Given text.
Content starts

But if you are coming from deep see pressures, you CAN blow up. So if the outpost on Io in Outland were at more than 1 ATM for whatever reason, you could indeed blow up. Bigger changes can out do our natural "pressure suit".

Moreover, in space the bigger concern would be boiling or freezing. Night side, you freeze. Day side, you boil. Fortunately the freezing process is pretty slow (space is a vacuum, and therefore a pretty good insulator). Boiling doesn't take long... because all that heat has nowhere to go (again, space is a pretty good insulator).

John's advanture got it right... they were on the ngiht side as I recall. In Space 2001, day or night side didn't matter much... they were much further from the sun than an inhabitable world would be.

Nice to know that 'scapers are so curious and thoughtful about science!

TalynLives
05-17-2004, 02:34 AM
I thought it was a brilliant moment, especially with Scorpius voice ringing in his ears saying "you will survive", it was almost like Scorpius was egging his body not to explode/freeze etc.

Doc Holiday
07-19-2004, 04:26 PM
Yeah it was a nice moment.

jerseygirl
07-20-2004, 08:26 AM
I thought it was a brilliant moment, especially with Scorpius voice ringing in his ears saying "you will survive", it was almost like Scorpius was egging his body not to explode/freeze etc.

Content ends

What you have to do.
Repeat the part of the forum thread from "John's advanture got" up to and including "thoughtful about science!", word for word. You won't need the rows to work with the forum thread.

Saved data entries
Content starts

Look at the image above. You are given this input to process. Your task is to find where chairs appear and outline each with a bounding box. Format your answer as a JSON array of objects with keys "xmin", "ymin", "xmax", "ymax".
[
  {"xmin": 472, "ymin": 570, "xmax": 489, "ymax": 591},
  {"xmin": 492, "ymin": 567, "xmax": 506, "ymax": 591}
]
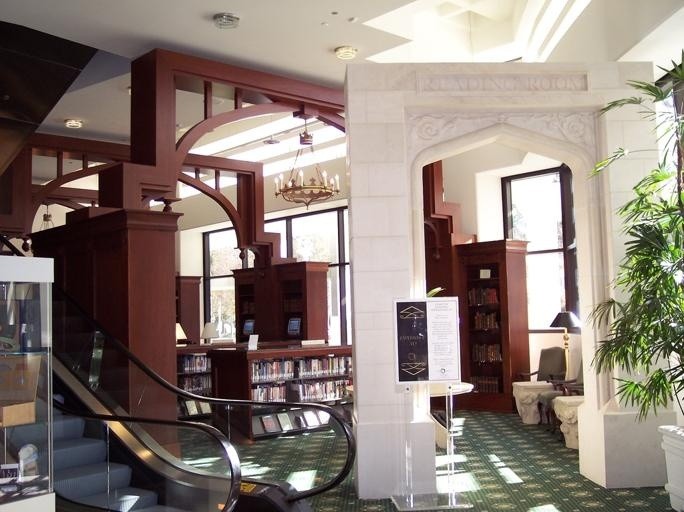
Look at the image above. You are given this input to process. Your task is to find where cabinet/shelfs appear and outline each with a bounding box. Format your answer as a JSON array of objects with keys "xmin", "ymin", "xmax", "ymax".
[
  {"xmin": 169, "ymin": 259, "xmax": 356, "ymax": 444},
  {"xmin": 449, "ymin": 236, "xmax": 530, "ymax": 414}
]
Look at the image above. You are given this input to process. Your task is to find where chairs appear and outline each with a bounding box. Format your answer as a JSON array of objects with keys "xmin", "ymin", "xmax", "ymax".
[{"xmin": 511, "ymin": 346, "xmax": 583, "ymax": 433}]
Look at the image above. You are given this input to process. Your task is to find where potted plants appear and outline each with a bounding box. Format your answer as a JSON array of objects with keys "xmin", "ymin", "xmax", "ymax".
[{"xmin": 582, "ymin": 56, "xmax": 684, "ymax": 512}]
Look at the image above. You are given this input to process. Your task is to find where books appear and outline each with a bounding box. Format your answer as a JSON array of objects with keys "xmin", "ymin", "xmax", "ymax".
[
  {"xmin": 178, "ymin": 354, "xmax": 354, "ymax": 433},
  {"xmin": 283, "ymin": 299, "xmax": 303, "ymax": 314},
  {"xmin": 241, "ymin": 301, "xmax": 255, "ymax": 315},
  {"xmin": 467, "ymin": 287, "xmax": 502, "ymax": 394}
]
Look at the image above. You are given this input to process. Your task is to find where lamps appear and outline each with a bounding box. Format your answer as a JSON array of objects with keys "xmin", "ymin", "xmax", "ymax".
[
  {"xmin": 271, "ymin": 112, "xmax": 343, "ymax": 210},
  {"xmin": 549, "ymin": 310, "xmax": 581, "ymax": 379}
]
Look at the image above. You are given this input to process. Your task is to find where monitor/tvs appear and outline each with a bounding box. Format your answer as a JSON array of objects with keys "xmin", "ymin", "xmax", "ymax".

Content ends

Result of this exercise.
John's advanture got it right... they were on the ngiht side as I recall. In Space 2001, day or night side didn't matter much... they were much further from the sun than an inhabitable world would be.

Nice to know that 'scapers are so curious and thoughtful about science!